++++ Supplied passage
Regardless of whether they support or oppose revisions to the Children and Juvenile Welfare Act (兒童及少年福利法) that would restrict media freedom to report on violent crimes, government officials, media reform activists and academics all seem to agree that self-regulation within media organizations is the best way to address the problem.
The legislature passed an initial review last month on a law barring media from reporting details of crimes, suicide or drug use to avoid their “negative influences” on children and juveniles.
Although the revision only passed an initial review and has yet to become law, it has triggered criticism from many academics and media organizations, who regard the revision as unconstitutional and a violation of freedom of the press.
“There’s no news that cannot be reported. Too many restrictions would only limit the public’s right to know,” Kuang Chung-shiang (管中祥), chairman of Media Watch and an assistant professor at National Chung Cheng University’s department of communications, told the Taipei Times in a telephone interview.
++++++++
++++ Data supplied
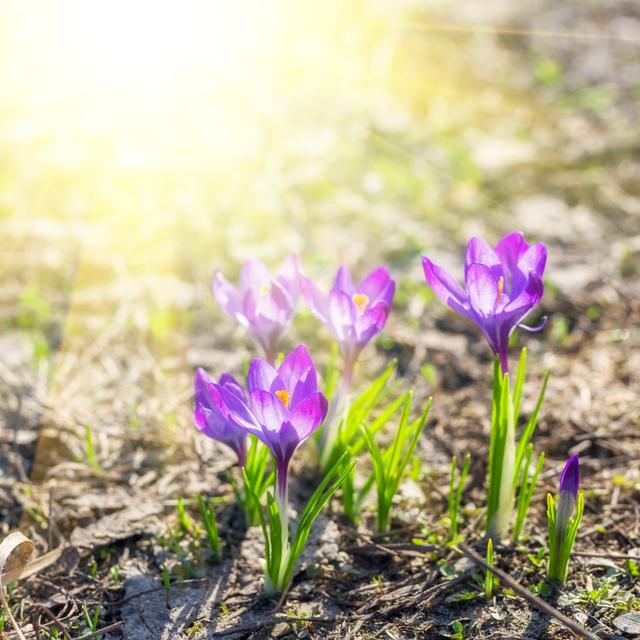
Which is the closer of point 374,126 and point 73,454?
point 73,454

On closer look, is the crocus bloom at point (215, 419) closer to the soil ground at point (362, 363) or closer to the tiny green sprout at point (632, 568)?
the soil ground at point (362, 363)

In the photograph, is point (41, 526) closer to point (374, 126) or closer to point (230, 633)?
point (230, 633)

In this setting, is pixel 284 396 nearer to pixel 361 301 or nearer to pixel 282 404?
pixel 282 404

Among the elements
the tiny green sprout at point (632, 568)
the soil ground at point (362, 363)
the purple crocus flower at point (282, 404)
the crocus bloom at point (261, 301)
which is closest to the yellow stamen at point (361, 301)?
the crocus bloom at point (261, 301)

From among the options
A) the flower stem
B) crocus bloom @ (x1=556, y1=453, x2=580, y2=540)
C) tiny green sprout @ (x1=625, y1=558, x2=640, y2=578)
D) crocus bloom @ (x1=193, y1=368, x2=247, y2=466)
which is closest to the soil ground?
tiny green sprout @ (x1=625, y1=558, x2=640, y2=578)

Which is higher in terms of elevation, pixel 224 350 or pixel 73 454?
pixel 224 350

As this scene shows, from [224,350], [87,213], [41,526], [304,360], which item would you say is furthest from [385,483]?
[87,213]

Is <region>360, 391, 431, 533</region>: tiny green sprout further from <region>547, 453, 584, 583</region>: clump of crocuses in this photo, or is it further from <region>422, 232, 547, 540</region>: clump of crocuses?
<region>547, 453, 584, 583</region>: clump of crocuses
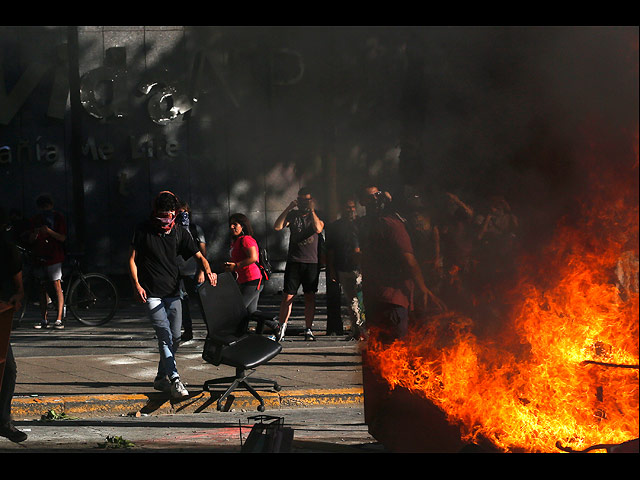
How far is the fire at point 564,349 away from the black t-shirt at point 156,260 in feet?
9.80

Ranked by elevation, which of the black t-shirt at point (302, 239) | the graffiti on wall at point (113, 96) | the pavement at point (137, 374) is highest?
the graffiti on wall at point (113, 96)

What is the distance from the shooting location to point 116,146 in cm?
1491

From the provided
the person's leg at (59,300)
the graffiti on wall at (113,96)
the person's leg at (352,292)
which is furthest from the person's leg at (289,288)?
the person's leg at (59,300)

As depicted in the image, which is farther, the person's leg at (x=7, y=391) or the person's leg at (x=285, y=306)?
the person's leg at (x=285, y=306)

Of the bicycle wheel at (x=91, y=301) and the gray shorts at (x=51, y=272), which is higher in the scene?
the gray shorts at (x=51, y=272)

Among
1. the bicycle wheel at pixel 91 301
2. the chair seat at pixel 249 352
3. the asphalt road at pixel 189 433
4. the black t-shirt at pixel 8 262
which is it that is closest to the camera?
the asphalt road at pixel 189 433

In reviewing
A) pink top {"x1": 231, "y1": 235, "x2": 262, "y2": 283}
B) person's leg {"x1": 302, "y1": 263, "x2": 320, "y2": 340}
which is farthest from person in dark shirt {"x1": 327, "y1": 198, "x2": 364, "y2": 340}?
pink top {"x1": 231, "y1": 235, "x2": 262, "y2": 283}

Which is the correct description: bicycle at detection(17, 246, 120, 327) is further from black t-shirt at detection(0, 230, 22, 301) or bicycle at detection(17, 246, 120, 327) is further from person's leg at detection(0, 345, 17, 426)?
person's leg at detection(0, 345, 17, 426)

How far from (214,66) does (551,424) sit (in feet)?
8.15

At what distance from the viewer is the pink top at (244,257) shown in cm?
880

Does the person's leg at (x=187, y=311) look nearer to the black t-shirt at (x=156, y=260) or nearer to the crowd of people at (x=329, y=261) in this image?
the crowd of people at (x=329, y=261)

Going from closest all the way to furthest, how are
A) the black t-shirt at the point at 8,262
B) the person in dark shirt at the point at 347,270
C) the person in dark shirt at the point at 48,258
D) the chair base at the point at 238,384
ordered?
the black t-shirt at the point at 8,262
the chair base at the point at 238,384
the person in dark shirt at the point at 347,270
the person in dark shirt at the point at 48,258
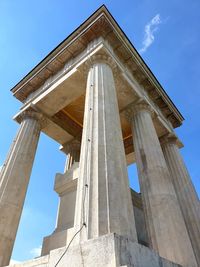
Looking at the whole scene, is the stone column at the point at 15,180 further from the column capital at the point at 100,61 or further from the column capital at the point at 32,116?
the column capital at the point at 100,61

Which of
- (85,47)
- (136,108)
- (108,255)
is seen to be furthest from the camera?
(85,47)

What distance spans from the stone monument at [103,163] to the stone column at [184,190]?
0.26 ft

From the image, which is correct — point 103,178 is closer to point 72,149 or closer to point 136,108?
point 136,108

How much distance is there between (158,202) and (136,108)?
898 cm

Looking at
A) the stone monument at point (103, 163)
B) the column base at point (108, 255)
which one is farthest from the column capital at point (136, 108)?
the column base at point (108, 255)

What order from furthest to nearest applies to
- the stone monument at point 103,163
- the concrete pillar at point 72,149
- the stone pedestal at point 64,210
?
the concrete pillar at point 72,149
the stone pedestal at point 64,210
the stone monument at point 103,163

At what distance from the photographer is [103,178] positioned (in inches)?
360

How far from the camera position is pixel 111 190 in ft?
28.8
++++++++
## Problem set
(1) Reproduce everything in the text on the proposed media restrictions from "The legislature passed" down to "of the press.".
(2) Go on with the text on the proposed media restrictions, starting after its last sentence.
The records bear no relation to the text on the proposed media restrictions.

## Responses for each task
(1)
The legislature passed an initial review last month on a law barring media from reporting details of crimes, suicide or drug use to avoid their “negative influences” on children and juveniles.
Although the revision only passed an initial review and has yet to become law, it has triggered criticism from many academics and media organizations, who regard the revision as unconstitutional and a violation of freedom of the press.

(2)
While some news reports sometimes cross the fine line between freedom of the press and rights -violations, the best way to resolve the problem is through self--regulation on the part of the media, not the law, he said.
“Of course there can be restrictions on reports to protect the rights of individuals who are involved in the news, but the amendment is too vague,” Kuang said. “When the law is too vague, the restriction can become superficial and somewhat ridiculous — you can see that when parts of artwork have to be covered [or pixilated] on TV because they contain nudity.”
Association of Taiwan Journalists chairman Yang Wei-chung (楊偉中) said freedom of the press should come first.
“My basic view is that protection of children should not be realized at the expense of freedom of the press,” he said. “I also do not believe that government’s involvement in this issue can actually protect the rights of children and juveniles.”
Although he said it was difficult to trust the government, Yang said there was also a lack of self--regulation in media organizations.
“Rather than put the issue in the hands of government, it would be better if representatives of the media and civic groups got together and came up with a -solution,” he said.
For her part, Child Welfare Bureau director-general Chang Hsiu-yuan (張秀鴛) said she supported the amendment.
“Press freedom is important, but it cannot be without limits,” Chang told the Taipei Times by telephone. “The purpose of a news report should be enhancing the public interest and protecting the public’s right to know.”
“Some news reports do provide [this], [but others] only satisfy the audience’s voyeurism instinct,” she said.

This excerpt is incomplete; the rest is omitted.